**DIRECTIONS FOR THIS TASK**: Please list every title that the passage about Jessica's recovery says she proudly wears.

Committing to Change

Jessica went on to receive great accolades in her career and attempted to “win” at life. She told me that she moved from man to man; never doing the inner work she necessary for true healing.  She had been shattered, beaten down and stripped of her sense of self.  Quite naturally, she instead put her attention on her surroundings.  This is a common practice after trauma, trying to find security through perfecting one’s outer world.

Jessica admitted that she began a love affair with her boss, which resulted in them both getting fired. It was humiliating, and yet, it also served an important purpose in Jessica’s life.  This was her final straw; she would no longer tolerate an existence that housed dysfunctional relationship dynamics.  Jessica sought therapy and began the journey of uncovering what is helpful, and what is not, when it comes to rehabilitating after trauma.

Jessica learned the hard way that her nervous system had been so traumatized, that she was living in a perpetual state of fight or flight. Going to talk-therapy without first helping her body regulate was causing systemic overexhaustion, resulting in Jessica becoming almost non-functional for weeks at a time.  For someone who has not suffered PTSD this may seem extreme, and that’s because it is. Jessica eventually learned that she needed to seek help from a professional who was trained in dealing with trauma, which has a different approach to healing than traditional talk-therapy.  She slowly began to learn how to be in her body without wanting to escape it. Minute by minute, day by day, Jessica found her way back into a state of regulation.

Jessica bravely faced her own weaknesses, and revisited the experiences stored in her body. She grieved, cried, crumbled, and rebuilt. She is a warrior and a testament to what is possible when a woman decides that she is worth more than the sum of her past. Today Jessica lives within the arms of a healthy relationship and her hard work has bore fruit.  She has a family, an amazing career, and a relationship with her body in which she is the driver.

Jessica uses her story and experiences, as well as her resilience and knowledge, to help other women emerge from the darkness. She is a sought-after expert in the field of trauma and domestic violence. In fact, I met Jessica because I had the honor of facilitating groups at a recovery home that Jessica helped pioneer. Her message is loud and clear and she proudly wears the titles of educator, motivational speaker, advocate, professional, consultant, and survivor.

Opening the Door for Others

Jessica Yaffa is the president of a non-profit called No Silence No Violence, which seeks to eradicate the stigma around domestic violence. They provide resources, tools, training and new beginnings to women in need. She is also a senior consultant at Doyen Consulting Group, where she oversees the trauma aspect of care as it relates to mental health issues, disordered eating and addiction. Additionally Jessica leads groups at Haven Hills Recovery, a trauma-informed rehab for women in San Diego, California.

**DATA PROVIDED**:
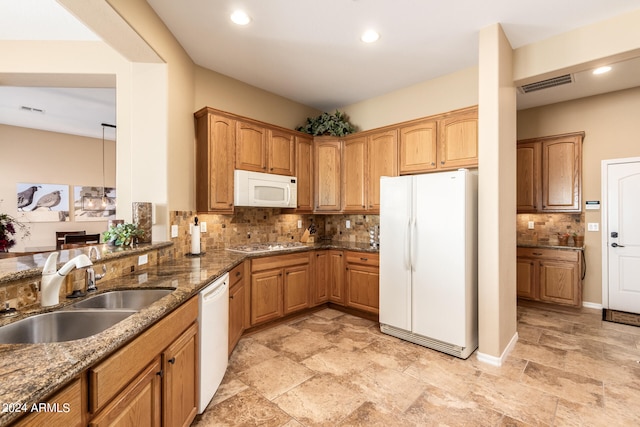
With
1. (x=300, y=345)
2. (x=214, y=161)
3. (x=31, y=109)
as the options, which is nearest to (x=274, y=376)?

--

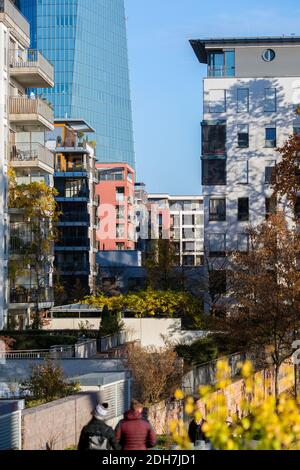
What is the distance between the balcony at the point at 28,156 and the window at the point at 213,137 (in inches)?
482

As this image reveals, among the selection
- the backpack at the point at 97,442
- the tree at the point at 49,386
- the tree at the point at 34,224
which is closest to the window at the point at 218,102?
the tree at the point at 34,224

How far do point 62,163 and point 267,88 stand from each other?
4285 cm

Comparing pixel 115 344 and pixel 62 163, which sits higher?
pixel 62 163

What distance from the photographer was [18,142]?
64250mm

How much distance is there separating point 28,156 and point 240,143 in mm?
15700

**RESPONSE AREA**: educator, motivational speaker, advocate, professional, consultant, survivor